Volkswagen profits rise but chip shortage impact not over

A global chip shortage has forced VW to trim auto production at some plants and put thousands of workers on shorter hours, delay
A global chip shortage has forced VW to trim auto production at some plants and put thousands of workers on shorter hours, delaying car deliveries.

German carmaker Volkswagen reported a jump in first quarter profits Thursday but warned that a global shortage of semiconductors that has hurt production would have a "more significant impact" in the coming months.

The auto giant reported net profits of 3.4 billion euros ($4.0 billion), up from 517 million euros over the January-March period in 2020 when the first wave of the pandemic closed showrooms and factories.

Revenues for the 12-brand group, which includes the Audi, Porsche and Skoda marques, climbed 13 percent to 62.4 billion euros, it said in a statement.

The hike was driven by a rebound in car sales especially in China, the world's largest auto market, and robust global demand for high-profit luxury models, VW said.

The automaker also highlighted the growing popularity of more environmentally friendly vehicles, with sales of its electric and more than doubling to 133,000 units.

Overall, the group delivered 2.4 million vehicles in the first quarter of the year.

"We started the year with great momentum," said CEO Herbert Diess.

"Our e-offensive continues to gain momentum and we are making good progress with the transformation. There is still much more we can achieve in the remainder of the year."

Chief finance officer Arno Antlitz said VW had "managed the effects of COVID-19 and the semiconductor shortages responsibly" over the first quarter.

Like other carmakers, VW has been grappling with a supply crunch of semiconductors as the pandemic boosts demand for crucial microchips also needed for consumer electronics.

The chip shortage has forced VW to trim auto production at some plants and put thousands of workers on shorter hours, delaying car deliveries.

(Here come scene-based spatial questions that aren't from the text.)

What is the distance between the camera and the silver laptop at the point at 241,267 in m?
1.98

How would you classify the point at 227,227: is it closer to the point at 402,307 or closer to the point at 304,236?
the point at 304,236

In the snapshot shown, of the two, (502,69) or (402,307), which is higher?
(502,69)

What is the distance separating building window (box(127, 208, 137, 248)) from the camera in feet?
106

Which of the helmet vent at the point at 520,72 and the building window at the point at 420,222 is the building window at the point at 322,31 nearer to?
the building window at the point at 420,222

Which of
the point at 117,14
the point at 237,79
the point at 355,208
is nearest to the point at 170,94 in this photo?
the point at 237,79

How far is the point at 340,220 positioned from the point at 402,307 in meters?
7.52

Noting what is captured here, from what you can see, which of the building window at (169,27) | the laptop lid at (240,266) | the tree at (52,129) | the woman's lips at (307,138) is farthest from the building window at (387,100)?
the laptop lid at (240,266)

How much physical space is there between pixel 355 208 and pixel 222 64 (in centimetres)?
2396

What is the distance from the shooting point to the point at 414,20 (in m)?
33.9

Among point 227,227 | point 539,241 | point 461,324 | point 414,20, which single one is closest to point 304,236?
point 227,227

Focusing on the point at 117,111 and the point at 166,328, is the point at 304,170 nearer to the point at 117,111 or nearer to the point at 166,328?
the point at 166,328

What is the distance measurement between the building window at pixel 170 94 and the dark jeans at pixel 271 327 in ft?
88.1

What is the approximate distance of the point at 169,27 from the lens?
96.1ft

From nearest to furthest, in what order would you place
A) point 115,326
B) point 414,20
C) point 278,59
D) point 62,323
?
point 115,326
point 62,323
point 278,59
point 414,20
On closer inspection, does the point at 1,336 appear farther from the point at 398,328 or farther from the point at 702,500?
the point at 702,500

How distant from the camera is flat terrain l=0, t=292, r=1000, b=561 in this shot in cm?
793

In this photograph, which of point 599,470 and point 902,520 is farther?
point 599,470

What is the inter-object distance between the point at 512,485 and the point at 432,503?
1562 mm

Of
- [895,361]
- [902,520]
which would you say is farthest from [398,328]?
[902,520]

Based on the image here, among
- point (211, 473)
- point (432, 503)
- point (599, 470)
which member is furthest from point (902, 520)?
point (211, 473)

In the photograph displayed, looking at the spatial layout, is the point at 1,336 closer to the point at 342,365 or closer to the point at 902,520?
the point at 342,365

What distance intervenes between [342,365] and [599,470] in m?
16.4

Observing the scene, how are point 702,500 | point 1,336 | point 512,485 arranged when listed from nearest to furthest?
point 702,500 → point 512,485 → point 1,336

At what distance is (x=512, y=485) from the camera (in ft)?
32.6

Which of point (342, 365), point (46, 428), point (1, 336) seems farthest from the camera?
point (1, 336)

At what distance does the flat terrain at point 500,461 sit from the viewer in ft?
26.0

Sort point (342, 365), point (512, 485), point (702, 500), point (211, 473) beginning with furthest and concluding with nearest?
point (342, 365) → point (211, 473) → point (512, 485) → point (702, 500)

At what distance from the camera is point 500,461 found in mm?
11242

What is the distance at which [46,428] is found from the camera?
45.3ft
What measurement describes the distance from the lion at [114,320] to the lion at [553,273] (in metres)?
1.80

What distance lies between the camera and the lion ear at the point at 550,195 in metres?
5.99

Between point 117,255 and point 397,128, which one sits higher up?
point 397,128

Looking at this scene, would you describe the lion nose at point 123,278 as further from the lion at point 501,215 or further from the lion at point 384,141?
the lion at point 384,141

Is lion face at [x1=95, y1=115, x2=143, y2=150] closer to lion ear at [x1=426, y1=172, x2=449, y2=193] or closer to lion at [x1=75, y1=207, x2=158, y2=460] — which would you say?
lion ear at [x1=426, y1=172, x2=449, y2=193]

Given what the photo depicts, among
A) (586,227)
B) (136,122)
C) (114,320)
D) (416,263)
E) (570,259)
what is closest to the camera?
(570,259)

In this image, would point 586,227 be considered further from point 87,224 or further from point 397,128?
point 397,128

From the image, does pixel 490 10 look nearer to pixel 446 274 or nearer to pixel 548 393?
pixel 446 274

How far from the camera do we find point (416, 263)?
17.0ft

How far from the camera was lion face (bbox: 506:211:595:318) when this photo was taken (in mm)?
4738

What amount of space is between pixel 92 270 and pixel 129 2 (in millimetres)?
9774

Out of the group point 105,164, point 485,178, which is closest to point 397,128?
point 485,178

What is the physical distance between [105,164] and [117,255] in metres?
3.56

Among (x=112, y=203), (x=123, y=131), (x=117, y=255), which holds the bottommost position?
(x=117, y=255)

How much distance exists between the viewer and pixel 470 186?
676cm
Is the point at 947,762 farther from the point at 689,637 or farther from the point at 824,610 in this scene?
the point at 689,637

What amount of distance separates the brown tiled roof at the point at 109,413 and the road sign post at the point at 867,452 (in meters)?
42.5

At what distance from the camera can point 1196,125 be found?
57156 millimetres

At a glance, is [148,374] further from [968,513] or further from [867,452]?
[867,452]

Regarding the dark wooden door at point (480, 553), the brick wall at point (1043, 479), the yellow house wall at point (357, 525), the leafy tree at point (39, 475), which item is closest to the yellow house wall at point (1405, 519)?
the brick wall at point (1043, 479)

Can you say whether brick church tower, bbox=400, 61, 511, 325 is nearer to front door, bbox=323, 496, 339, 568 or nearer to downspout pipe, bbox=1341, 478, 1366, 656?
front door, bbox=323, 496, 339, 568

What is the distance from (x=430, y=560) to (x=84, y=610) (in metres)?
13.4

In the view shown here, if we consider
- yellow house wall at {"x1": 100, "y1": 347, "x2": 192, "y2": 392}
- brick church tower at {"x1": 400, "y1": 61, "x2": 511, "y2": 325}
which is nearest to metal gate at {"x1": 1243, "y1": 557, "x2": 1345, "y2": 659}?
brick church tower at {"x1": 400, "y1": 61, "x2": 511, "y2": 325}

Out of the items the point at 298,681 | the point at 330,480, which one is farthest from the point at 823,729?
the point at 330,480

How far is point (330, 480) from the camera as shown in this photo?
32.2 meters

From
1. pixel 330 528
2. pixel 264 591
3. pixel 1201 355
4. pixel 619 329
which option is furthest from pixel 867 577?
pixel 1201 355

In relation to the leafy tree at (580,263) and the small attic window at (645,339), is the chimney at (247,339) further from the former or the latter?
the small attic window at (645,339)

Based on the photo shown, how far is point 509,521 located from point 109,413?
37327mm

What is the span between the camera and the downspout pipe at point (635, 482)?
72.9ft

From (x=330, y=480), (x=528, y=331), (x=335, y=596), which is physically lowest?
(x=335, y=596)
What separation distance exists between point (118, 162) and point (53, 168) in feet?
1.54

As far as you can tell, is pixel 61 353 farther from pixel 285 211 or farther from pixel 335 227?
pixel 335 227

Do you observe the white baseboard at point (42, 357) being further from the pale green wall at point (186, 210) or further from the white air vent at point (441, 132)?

"The shortage of semiconductors throughout the industry is expected to have a more significant impact in the second quarter than before," said Antlitz.

"Nevertheless, we are confident regarding business development in the full year," he added.

The group lifted its full-year outlook, saying it now expected an operating return on sales of between 5.5 and 7.0 percent, compared with an earlier target of 5.0-6.5 percent.

VW had already said in February that it expected group revenue in 2021 to be "significantly higher" than last year, while car deliveries would also be "significantly up" on 2020.

The VW group sold more than 9.2 million vehicles last year.

Japanese rival Toyota sold 9.5 million vehicles in 2020, taking VW's crown as the world's top-selling carmaker for the first time since 2015.